5. Analysis Accession (Prefix: SRZ):
An Analysis is an object that contains a sequence data analysis BAM file and metadata describing the sequence analysis. However, specific examples of Analysis accessions were not found. If any reader finds it, please let me know. :)
6. Submission Accession (Prefix: SRA):
The submission accession represents a virtual container that holds the objects represented by the other accessions. It is used to track the submission in the SRA archive. However, this accession does not have a specific response page associated with it.
Summary
To summarize the accessions and their uses:
- SRA Study Accession (SRP#): Contains metadata describing the sequencing study or project imported from BioProject.
- SRA Experiment Accession (SRX#): Provides metadata information about a specific sequencing experiment.
- SRA Run Accession (SRR#): Contains the actual sequencing data for a particular experiment.
- SRA Sample Accession (SRS#): Contains metadata associated with the physical sample imported from BioSample.
- SRA Analysis Accession (SRZ#): Contains sequence data analysis BAM file and associated metadata (specific examples not found).
- SRA Submission Accession (SRA#): Virtual container holding other accessions, used for tracking submissions.

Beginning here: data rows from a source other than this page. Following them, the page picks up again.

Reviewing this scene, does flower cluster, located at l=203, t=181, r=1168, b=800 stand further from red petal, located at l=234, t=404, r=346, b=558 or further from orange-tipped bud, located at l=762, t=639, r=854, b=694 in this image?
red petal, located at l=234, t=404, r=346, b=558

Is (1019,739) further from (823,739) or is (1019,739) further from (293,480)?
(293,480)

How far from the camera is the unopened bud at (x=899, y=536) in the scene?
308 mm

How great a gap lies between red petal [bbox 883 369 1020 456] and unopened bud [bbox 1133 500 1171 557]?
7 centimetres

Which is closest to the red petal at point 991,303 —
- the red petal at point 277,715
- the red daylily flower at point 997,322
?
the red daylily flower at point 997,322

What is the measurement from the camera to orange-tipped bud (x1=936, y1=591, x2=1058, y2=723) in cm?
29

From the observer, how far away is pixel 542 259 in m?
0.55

Understanding these accessions and their relationships can greatly help researchers utilize the SRA effectively. For example, if you are interested in the details of a particular sequencing study, you should look for the Study Accession (SRP#). If you want to access the raw sequencing data, you should focus on the Run Accession (SRR#). Similarly, if you need information about the biological sample, the BioSample Accession (SAMN#) is what you should look for.
Conclusion
In conclusion, the Sequence Read Archive (SRA) is a valuable resource for researchers working with high-throughput sequencing data. By understanding the different accessions and their uses, users can navigate the SRA more effectively. Whether you are interested in the study details, experiment metadata, raw sequencing data, or sample information, knowing which accession to look for will help you find the relevant information efficiently.
Notes
- This article is written with respect to the web interface and not the CLI.
- Chat-GPT was used to help improve the article, but not as a source of information. All information is coming from NCBI.
- SRA knowledgebase mentions 6 types of accessions that are numbered in this article. BioSample and BioProject are separate NCBI resources like SRA. They are called metadata accessions and included in this article due to their importance.